In Washington, the Coalition to Stop Gun Violence organized a vigil at the White House, with some protesters chanting, "Today IS the day" to take steps to curb gun violence. In New York's Times Square, a few dozen people held tea lights in plastic cups, with one woman holding a sign that read: "Take a moment and candle to remember the victims of the Newtown shooting."
President Barack Obama's comments on the tragedy amounted to one of the most outwardly emotional moments of his presidency.
"The majority of those who died were children - beautiful little kids between the ages of 5 and 10 years old," Obama said at a White House news briefing. He paused for several seconds to keep his composure as he teared up and wiped an eye. Nearby, two aides cried and held hands.
Australian Prime Minister Julia Gillard described the attack as a "senseless and incomprehensible act of evil."
"Like President Obama and his fellow Americans, our hearts too are broken," Gillard said in a statement.
In Japan, where guns are severely restricted and there are extremely few gun-related crimes, the attack led the news two days before parliamentary elections. In China, which has seen several knife rampages at schools in recent years, the attack quickly consumed public discussion.
In Newtown, Robert Licata said his 6-year-old son was in class when the gunman burst in and shot the teacher. "That's when my son grabbed a bunch of his friends and ran out the door," he said. "He was very brave. He waited for his friends."

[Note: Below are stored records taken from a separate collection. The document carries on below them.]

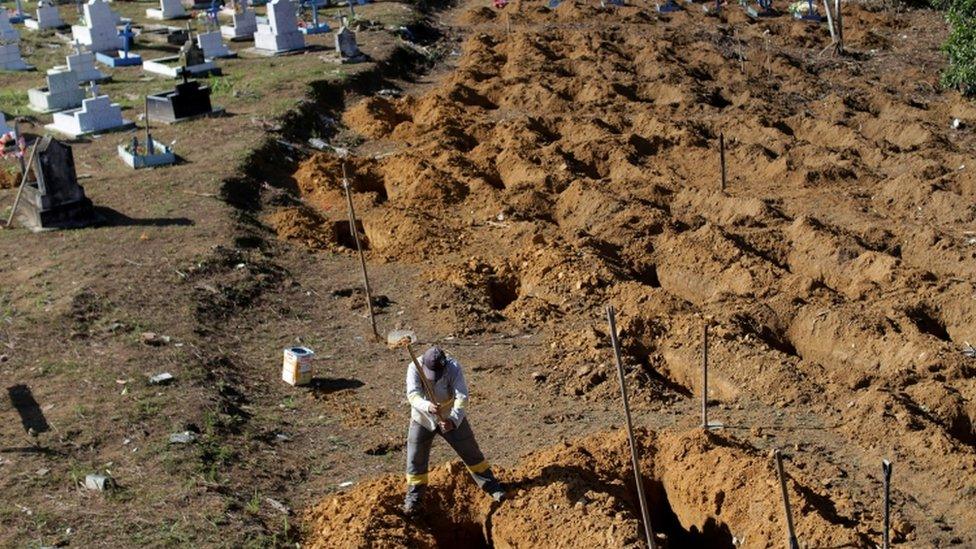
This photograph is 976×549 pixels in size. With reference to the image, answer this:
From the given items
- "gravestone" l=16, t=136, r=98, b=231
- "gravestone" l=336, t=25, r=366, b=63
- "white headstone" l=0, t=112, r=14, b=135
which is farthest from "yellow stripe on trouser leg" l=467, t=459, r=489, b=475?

He said the shooter didn't utter a word.
Kaitlin Roig, a teacher at the school, said she implored her students to be quiet.
"I told them we had to be absolutely quiet. Because I was just so afraid if he did come in, then he would hear us and just start shooting the door. I said we have to be absolutely quiet. And I said there are bad guys out there now and we need to wait for the good guys to come get us out," Roig told ABC.
"If they started crying, I would take their face and say, 'It's going to be OK. Show me your smile,'" she said. "They said, 'We want to go home for Christmas. Yes, yeah. I just want to hug my mom.' Things like that, that were just heartbreaking."